STATED TASK | Reproduce the lines starting with the one that contains "Comparing the positions, is" and continuing through the last line of the data items, without changing anything.

Start of RECORD EXCERPTS

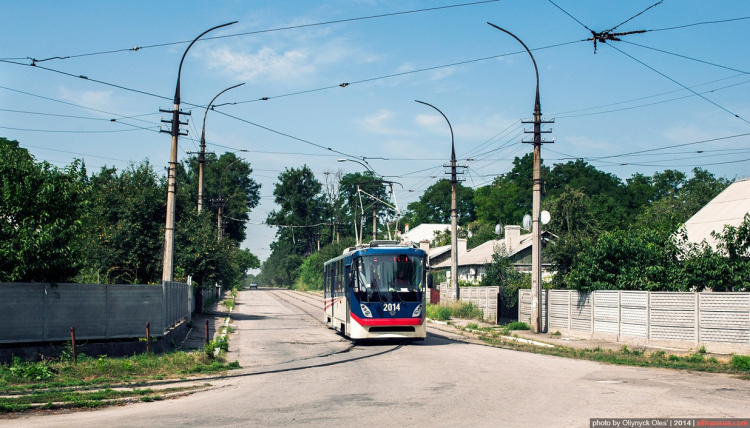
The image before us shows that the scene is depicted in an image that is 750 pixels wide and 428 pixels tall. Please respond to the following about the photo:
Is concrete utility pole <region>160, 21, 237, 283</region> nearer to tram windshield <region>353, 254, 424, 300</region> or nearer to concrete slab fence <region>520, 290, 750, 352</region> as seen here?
tram windshield <region>353, 254, 424, 300</region>

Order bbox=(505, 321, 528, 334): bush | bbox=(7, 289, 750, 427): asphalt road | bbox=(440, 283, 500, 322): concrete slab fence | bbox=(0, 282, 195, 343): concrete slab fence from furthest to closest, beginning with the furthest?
bbox=(440, 283, 500, 322): concrete slab fence < bbox=(505, 321, 528, 334): bush < bbox=(0, 282, 195, 343): concrete slab fence < bbox=(7, 289, 750, 427): asphalt road

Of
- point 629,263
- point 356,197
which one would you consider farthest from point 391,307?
point 356,197

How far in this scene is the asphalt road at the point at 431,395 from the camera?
1011 centimetres

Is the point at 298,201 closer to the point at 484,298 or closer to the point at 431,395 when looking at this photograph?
the point at 484,298

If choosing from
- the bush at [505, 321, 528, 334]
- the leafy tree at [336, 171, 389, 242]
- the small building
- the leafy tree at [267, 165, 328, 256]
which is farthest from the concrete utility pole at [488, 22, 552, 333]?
the leafy tree at [267, 165, 328, 256]

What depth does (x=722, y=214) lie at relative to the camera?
34719 mm

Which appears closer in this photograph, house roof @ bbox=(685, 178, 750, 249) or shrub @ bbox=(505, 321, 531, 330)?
shrub @ bbox=(505, 321, 531, 330)

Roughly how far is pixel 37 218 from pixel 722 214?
30445 mm

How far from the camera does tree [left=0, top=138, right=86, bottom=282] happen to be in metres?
17.1

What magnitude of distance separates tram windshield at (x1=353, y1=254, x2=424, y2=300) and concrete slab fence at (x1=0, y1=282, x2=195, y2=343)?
6257mm

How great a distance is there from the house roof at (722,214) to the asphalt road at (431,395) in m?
17.2

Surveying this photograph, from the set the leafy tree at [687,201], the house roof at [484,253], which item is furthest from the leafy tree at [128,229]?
the leafy tree at [687,201]

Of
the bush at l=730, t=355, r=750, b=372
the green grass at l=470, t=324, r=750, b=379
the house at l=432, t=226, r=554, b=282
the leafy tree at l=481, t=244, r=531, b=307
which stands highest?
the house at l=432, t=226, r=554, b=282

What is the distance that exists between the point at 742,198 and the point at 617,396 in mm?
27872
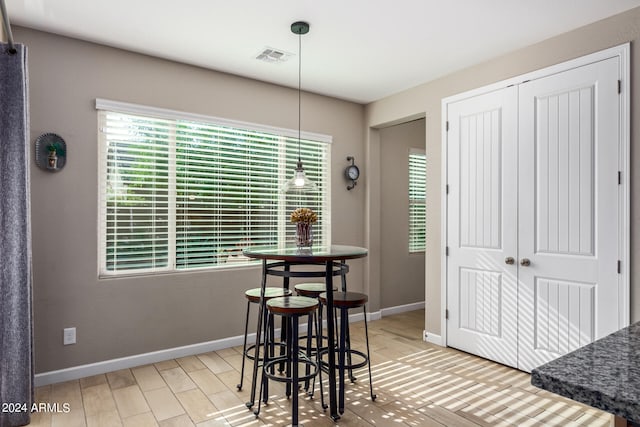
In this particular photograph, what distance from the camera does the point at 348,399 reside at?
2785 mm

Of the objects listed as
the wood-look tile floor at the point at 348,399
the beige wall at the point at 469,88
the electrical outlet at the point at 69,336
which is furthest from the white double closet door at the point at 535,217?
the electrical outlet at the point at 69,336

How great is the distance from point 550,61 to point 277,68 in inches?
90.7

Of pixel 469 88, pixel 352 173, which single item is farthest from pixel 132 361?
pixel 469 88

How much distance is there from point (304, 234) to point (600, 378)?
2.32 meters

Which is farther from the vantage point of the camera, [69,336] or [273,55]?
[273,55]

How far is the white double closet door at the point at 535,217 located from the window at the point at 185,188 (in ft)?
5.85

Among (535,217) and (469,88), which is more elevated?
(469,88)

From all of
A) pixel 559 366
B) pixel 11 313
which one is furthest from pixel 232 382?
pixel 559 366

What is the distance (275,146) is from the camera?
426 cm

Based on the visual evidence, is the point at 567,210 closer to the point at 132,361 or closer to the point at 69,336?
the point at 132,361

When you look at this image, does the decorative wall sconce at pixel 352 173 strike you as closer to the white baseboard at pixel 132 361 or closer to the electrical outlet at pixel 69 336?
the white baseboard at pixel 132 361

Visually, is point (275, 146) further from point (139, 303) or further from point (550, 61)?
point (550, 61)

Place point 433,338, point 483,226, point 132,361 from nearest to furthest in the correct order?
point 132,361 → point 483,226 → point 433,338

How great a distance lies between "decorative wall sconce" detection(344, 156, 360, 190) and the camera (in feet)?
15.6
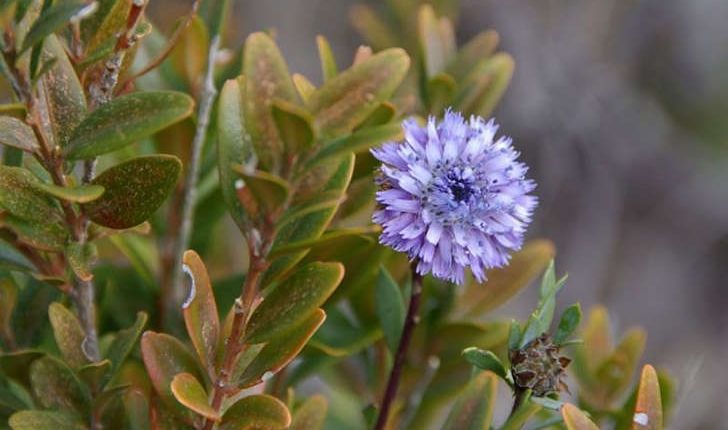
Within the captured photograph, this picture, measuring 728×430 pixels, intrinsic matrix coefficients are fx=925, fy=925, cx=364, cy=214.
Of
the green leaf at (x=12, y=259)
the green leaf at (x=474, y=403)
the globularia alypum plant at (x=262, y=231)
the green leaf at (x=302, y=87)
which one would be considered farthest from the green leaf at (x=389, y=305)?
the green leaf at (x=12, y=259)

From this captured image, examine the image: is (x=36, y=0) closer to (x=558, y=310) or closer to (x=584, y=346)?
(x=584, y=346)

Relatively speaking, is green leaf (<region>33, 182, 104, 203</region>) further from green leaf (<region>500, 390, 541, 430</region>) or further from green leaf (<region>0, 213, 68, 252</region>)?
green leaf (<region>500, 390, 541, 430</region>)

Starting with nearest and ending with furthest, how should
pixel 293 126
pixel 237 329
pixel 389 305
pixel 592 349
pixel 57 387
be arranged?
pixel 293 126, pixel 237 329, pixel 57 387, pixel 389 305, pixel 592 349

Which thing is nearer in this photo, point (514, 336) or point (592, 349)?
point (514, 336)

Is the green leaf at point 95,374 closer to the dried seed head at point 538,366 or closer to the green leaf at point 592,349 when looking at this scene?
the dried seed head at point 538,366

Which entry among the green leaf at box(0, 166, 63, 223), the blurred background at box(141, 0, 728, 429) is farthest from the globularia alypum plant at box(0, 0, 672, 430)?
the blurred background at box(141, 0, 728, 429)

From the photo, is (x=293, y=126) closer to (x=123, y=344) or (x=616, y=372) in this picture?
(x=123, y=344)

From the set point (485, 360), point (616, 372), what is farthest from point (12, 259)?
point (616, 372)

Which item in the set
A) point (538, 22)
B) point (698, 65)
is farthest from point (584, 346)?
point (698, 65)
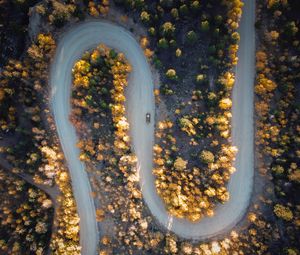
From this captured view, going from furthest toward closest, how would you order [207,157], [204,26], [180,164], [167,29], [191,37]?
[180,164], [207,157], [167,29], [191,37], [204,26]

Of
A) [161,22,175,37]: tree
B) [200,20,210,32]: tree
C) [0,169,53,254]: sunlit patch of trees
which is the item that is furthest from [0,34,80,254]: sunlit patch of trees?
[200,20,210,32]: tree

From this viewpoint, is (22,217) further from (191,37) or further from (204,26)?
(204,26)

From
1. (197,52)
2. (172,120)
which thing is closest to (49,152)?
(172,120)

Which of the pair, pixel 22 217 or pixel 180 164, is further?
pixel 22 217

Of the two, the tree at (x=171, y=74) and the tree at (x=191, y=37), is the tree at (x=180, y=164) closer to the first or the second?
the tree at (x=171, y=74)

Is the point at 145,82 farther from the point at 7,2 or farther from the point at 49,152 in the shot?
Result: the point at 7,2

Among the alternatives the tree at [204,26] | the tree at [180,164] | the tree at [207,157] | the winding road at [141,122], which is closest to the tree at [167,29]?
the tree at [204,26]

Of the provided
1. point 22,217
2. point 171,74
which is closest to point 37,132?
point 22,217

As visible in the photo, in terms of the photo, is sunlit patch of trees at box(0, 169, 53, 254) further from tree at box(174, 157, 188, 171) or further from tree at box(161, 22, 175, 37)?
tree at box(161, 22, 175, 37)
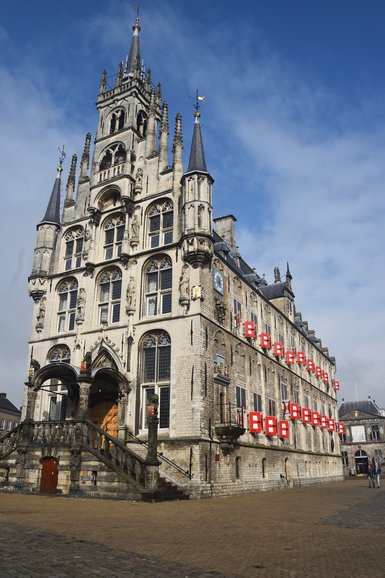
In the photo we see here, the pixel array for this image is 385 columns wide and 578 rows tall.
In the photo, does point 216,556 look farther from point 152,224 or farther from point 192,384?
→ point 152,224

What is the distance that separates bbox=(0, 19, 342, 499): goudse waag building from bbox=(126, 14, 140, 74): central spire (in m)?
0.16

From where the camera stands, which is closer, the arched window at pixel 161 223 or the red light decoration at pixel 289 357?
the arched window at pixel 161 223

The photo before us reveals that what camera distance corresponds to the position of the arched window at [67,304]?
30281 millimetres

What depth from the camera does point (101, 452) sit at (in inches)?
831

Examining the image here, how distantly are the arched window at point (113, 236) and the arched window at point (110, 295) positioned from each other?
125 cm

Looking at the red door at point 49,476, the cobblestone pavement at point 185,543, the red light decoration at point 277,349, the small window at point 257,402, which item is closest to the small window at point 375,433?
the red light decoration at point 277,349

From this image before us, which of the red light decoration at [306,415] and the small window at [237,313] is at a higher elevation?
the small window at [237,313]

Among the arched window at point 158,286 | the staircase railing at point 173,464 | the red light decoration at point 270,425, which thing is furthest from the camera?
the red light decoration at point 270,425

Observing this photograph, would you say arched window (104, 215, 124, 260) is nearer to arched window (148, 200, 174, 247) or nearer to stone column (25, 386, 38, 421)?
arched window (148, 200, 174, 247)

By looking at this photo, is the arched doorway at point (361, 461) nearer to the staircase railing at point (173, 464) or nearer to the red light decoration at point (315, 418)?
the red light decoration at point (315, 418)

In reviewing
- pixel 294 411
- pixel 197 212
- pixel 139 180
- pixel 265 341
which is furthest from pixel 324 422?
pixel 139 180

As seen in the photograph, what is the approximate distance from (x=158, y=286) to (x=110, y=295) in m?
3.56

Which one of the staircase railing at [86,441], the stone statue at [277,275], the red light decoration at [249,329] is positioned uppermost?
the stone statue at [277,275]

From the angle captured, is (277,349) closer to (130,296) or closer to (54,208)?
(130,296)
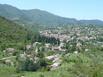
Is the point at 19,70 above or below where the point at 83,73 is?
below

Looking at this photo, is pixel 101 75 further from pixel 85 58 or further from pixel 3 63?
pixel 3 63

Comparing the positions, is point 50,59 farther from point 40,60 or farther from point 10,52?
point 10,52

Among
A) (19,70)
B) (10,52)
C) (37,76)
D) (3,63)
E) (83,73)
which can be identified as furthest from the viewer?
(10,52)

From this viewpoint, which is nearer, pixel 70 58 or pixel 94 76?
pixel 94 76

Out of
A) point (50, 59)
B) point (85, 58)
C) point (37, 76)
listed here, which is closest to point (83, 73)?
point (37, 76)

End of RECORD EXCERPTS

ANSWER IN FULL |
Comparing the positions, is point 50,59 farther from point 40,60 or farther from point 10,52?
point 10,52

Among
A) (19,70)
B) (10,52)
C) (37,76)
D) (3,63)
E) (83,73)
which can be identified as furthest from the viewer?
(10,52)

From this viewpoint, which is nearer, pixel 70 58 or pixel 94 76?
pixel 94 76

Out of
A) point (50, 59)
B) point (85, 58)
C) point (37, 76)
listed here, which is closest to point (83, 73)?
point (37, 76)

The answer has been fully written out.